The quote summarizes Huawei's strategic focus on both domestic and international telecommunications development and their ability to convert these advancements into successful consumer products.

Geopolitical Factors Affecting Huawei

  • Huawei's growth strategy was unique to China's market conditions and state support.
  • ZTE, another Chinese telecom company, also received government support but was less successful than Huawei.
  • Huawei's growth playbook is not universally applicable due to China's unique market dynamics.
  • The global tech landscape may be shifting towards two separate technology stacks, influenced by geopolitical tensions.

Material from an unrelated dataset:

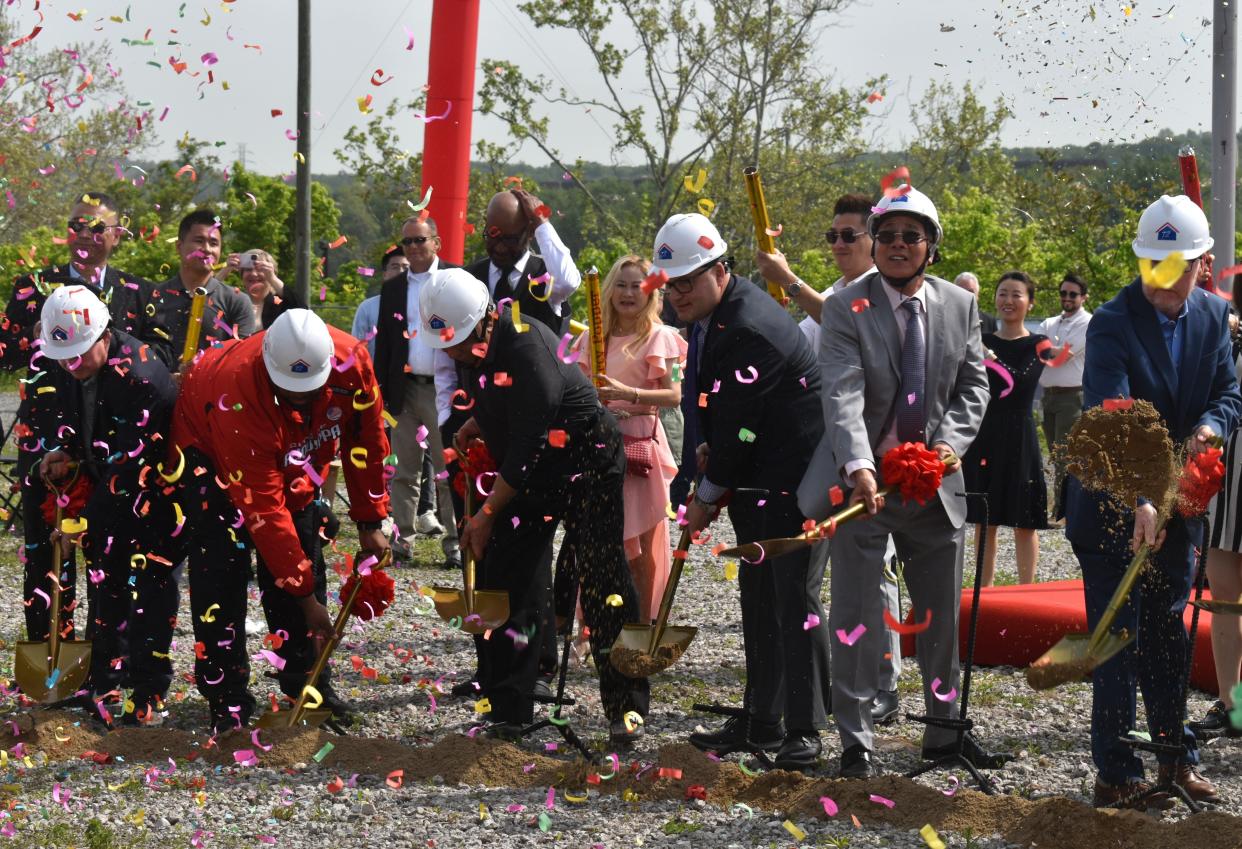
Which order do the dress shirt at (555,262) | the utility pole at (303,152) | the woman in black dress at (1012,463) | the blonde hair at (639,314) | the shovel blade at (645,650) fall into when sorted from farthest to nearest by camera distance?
the utility pole at (303,152), the woman in black dress at (1012,463), the dress shirt at (555,262), the blonde hair at (639,314), the shovel blade at (645,650)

"This playbook that they ran of how they grew in their first ten years is really something that could only be done in China... there could be two technology stacks."

This quote reflects on the unique Chinese business environment that facilitated Huawei's growth strategy and speculates on the potential bifurcation of the global technology landscape due to geopolitical shifts.

Huawei's Ownership Structure and International Prospects

  • Huawei's ownership structure differs from other Chinese tech giants, influencing its international business strategy.
  • Despite political challenges, Huawei is well-positioned domestically for 5G rollout.
  • The company's future in international markets, particularly with U.S. allies, is uncertain.
  • Huawei may need to develop new technology stacks, including instruction set architectures, chips, operating systems, and developer ecosystems.

"Huawei is going to be a big, if not the sole beneficiary of 5G rollout in China... they seem to be having a rough time selling their telecom or consumer equipment into Europe or."

This quote discusses Huawei's strong domestic position for 5G, while acknowledging the difficulties it faces in expanding its telecom and consumer equipment sales in international markets, especially in light of political challenges.

Acquired Podcast's Format and Listener Engagement

  • The hosts discuss the unique nature of the Huawei episode and its deviation from the typical format.
  • They invite listener feedback and expertise to potentially follow up on the Huawei discussion.
  • The episode concludes with personal "carve outs," recommendations unrelated to the main topic.

"As the show has grown, it's been great to get feedback on every episode... if you know anything we don't, we'd love to hear that too."

This quote encourages listener interaction and feedback, highlighting the podcast's openness to community engagement and additional insights on the Huawei topic.